How to Produce a Direct Marketing Campaign
A no-nonsense checklist to set you on your way
April 29, 2008
Edited by: Ken Beaulieu in: Direct Mail Marketing Tips
Compared with placing a classified ad in the newspaper, which takes nothing more than a single phone call to the paper’s advertising department, putting together a direct mail promotion is a bit more involved. Here’s a step-by-step checklist to get you started:
- Planning. How many direct marketing pieces do you plan to mail? How much will you have to spend? How long will it take to mail and test your direct mail piece? For budgeting purposes, figure a cost of $500 to $700 per thousand pieces mailed for printing, postage, and mailing list rental. You can spend anywhere from several hundred to several thousand dollars on design and copy, unless you write and design the piece in-house. Freelance direct mail copywriters charge anywhere from $1,000 to $10,000 to write a sales letter, depending on length and complexity. For a large mailing (5,000 pieces or more), allow at least eight weeks for copywriting, design, printing, ordering your lists, and mailing.
- Product. Which of your products or services do you plan to promote in a direct mail offer? You may want to save money by advertising two or three products in one mailer, but beware: direct mail is most effective when selling one thing at a time. Catalogs are the exception to this rule.

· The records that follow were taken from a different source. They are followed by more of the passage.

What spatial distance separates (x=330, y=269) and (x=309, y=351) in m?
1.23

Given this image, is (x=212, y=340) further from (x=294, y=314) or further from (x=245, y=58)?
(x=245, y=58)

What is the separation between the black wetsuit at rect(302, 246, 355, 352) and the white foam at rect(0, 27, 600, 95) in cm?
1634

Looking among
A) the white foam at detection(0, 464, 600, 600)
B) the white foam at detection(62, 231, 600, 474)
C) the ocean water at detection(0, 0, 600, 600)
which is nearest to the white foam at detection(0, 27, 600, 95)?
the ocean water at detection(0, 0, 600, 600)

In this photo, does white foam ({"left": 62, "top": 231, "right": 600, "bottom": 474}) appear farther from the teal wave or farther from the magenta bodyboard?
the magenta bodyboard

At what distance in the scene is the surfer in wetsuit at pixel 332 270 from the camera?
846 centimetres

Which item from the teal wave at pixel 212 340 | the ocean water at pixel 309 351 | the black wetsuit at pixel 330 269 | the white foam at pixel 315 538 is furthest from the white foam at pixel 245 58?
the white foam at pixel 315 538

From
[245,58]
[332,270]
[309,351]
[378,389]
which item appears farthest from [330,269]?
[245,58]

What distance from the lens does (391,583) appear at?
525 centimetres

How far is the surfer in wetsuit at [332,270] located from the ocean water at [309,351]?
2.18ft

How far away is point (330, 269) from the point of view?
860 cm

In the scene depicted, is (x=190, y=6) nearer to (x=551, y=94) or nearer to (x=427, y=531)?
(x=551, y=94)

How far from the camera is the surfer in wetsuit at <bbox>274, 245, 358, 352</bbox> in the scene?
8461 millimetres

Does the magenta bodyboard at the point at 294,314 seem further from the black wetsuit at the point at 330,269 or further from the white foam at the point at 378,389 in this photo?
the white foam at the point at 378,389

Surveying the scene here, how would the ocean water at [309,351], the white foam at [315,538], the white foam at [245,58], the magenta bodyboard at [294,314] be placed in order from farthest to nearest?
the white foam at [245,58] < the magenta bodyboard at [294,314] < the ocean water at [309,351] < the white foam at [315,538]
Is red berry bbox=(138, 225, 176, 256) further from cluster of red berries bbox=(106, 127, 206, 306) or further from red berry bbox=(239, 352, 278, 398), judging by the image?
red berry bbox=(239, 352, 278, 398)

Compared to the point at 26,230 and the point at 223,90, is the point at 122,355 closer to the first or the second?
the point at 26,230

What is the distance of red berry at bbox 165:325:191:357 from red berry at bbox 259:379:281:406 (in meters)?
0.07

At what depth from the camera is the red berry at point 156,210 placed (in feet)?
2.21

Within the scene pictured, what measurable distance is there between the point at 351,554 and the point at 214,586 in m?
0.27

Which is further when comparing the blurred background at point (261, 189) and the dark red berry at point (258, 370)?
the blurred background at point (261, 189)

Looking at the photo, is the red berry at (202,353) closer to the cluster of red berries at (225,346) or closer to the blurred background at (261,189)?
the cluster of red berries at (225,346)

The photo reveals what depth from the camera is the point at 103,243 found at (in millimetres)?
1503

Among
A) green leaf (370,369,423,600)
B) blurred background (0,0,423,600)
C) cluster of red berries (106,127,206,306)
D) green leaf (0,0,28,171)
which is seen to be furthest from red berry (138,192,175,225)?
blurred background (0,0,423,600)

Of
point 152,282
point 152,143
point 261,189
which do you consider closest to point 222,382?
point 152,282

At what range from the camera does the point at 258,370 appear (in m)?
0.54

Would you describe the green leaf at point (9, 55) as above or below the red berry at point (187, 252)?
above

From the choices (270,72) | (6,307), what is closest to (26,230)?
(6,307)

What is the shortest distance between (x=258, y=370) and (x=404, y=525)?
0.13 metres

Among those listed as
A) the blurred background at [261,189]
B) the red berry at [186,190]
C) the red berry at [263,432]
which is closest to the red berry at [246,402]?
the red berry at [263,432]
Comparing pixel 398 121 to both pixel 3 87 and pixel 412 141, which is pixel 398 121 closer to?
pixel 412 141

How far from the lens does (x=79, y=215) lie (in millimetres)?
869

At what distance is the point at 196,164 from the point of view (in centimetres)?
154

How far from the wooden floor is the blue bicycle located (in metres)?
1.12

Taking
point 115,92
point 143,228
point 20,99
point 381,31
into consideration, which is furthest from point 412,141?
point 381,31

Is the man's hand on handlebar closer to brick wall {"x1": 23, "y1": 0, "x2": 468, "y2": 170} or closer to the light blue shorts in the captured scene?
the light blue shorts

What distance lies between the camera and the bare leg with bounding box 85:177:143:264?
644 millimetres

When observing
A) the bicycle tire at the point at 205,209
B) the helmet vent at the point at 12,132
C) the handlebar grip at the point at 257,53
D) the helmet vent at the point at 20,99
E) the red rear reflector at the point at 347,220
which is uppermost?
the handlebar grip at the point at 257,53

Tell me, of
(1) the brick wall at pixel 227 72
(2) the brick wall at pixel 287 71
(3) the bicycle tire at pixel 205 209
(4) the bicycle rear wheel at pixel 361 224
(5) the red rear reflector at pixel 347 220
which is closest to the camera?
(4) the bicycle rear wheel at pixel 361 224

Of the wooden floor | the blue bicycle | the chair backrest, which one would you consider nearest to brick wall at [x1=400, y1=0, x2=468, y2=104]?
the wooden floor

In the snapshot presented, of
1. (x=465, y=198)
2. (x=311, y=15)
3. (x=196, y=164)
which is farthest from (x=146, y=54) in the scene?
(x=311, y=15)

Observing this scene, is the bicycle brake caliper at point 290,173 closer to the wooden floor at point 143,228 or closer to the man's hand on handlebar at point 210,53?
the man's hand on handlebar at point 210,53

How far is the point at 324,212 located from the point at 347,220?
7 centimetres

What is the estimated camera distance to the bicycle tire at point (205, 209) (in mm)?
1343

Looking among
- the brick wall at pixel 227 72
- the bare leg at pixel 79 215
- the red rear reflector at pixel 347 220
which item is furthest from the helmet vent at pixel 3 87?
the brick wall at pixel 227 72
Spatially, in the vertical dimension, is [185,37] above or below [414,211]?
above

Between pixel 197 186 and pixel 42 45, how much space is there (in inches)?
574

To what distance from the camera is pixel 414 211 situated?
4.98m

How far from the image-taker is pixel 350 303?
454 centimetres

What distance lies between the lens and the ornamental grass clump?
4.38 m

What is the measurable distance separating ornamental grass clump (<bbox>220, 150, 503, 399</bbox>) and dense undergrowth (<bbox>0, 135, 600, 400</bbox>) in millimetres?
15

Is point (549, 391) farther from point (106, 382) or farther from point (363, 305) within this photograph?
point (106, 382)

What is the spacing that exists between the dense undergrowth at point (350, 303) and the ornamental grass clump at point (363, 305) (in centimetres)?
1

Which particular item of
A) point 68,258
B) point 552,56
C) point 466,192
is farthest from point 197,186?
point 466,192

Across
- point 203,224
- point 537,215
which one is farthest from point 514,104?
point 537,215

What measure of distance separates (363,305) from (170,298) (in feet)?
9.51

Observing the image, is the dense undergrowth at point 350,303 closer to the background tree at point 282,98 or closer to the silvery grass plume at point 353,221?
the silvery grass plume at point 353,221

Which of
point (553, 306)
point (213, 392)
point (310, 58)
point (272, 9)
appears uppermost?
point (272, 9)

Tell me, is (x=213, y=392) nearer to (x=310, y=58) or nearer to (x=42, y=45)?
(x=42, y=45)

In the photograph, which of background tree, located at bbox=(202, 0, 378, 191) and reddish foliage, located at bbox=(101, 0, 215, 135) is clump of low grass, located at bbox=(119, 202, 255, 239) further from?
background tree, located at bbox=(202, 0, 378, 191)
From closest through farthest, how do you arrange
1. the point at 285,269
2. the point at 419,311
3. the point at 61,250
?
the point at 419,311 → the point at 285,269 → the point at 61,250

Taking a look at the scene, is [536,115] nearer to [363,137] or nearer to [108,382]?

- Offer. The direct mail offer details what the recipient gets when they respond to your mailing — and how he or she should go about it. For a company selling enterprise software to IT professionals, for example, the offer might be a free white paper that can be downloaded as a PDF from the company’s Web site. For financial planners, the offer is typically a free consultation at the prospect’s house. If you are selling a product directly from the mailing, you should consider offering an unconditional money-back guarantee. The longer the guarantee the better: 90 days usually generates more orders than 30 days. And surprisingly, the prolonged guarantee period decreases rather than increases refund requests.
- Market. Approximately 300 million people live in the U.S., but not all of them are your target market. Who are your ideal prospects? Home owners? Senior citizens? Plumbers? Golfers? If you are a chiropractor living in a small town with a population of 20,000, you might think you have 20,000 prospects, but you don’t. Only those residents who have back pain or other problems requiring chiropractic adjustment are prospects, and of that group, some may shun chiropractors in favor of their own doctors.
- List selection. Once you have defined your target market, you have to identify and rent the most appropriate mailing list. You can obtain one from a mailing list broker.
- Copywriting. Make no mistake, copy is king in direct mail marketing. If you have little understanding of promotional copywriting, study other DM packages you get in the mail. Write your direct mail sales letter in plain, simple language. Start by talking about a problem the reader has (e.g., he is mired in debt). Then offer your product or service as a solution (e.g., mortgage refinancing, credit repair service, home equity loan).
- Design. Unless you are proficient with desktop publishing and understand postal regulations, you will need a graphic designer to lay out your copy in the desired direct mail format. One place you can find graphic artists online is at www.elance.com. Make sure the designer you choose has DM experience; ask to see samples. The main objective of direct mail design is to make the copy enticing and easy to read. Avoid tricks like reverse type (white type on black) or colored type against a colored background, both of which make for difficult reading.
- Production. All elements of a direct mail campaign need to be printed in the quantities desired and then collated, assembled, and stuffed into envelopes and sealed. What’s more, postage must be affixed and the mail sorted before being brought to the post office. Some local printers offer mailing services, though your best bet may be through a letter shop. (Look under “Letter Shops” or “Direct Mail Services” in your local Yellow Pages, or Google “letter shops” in your area.)
- Key coding. The list broker can “key code” the reply element of your direct mail piece, so that when leads and orders start coming in, you know which mailing list generated the most inquiries or sales.
- Split testing. An A/B split is a key-coded test that measures one mailing or mailing variable against another. For instance, if you were doing a direct mail campaign to promote a brand of light beer, you could test two headlines: “Tastes Great” versus “Less Filling.”
- Measuring results. You can track results from reply forms with key codes. For telephone responses, you can key-code the phone number by instructing callers to dial a specific extension or ask for “Betty.” On the Web, you can direct traffic to two different URLs and track the unique visits, leads, and sales generated by each.
- Calculating break-even and ROI. The break-even point for direct mail is the number of paid orders or response rate needed to cover the cost of the mailing. The return on investment, or ROI, measures how your actual results compare with the break-even point. An ROI of 150 percent means you generated $1.50 in net revenue for every $1 you spent on the mailing.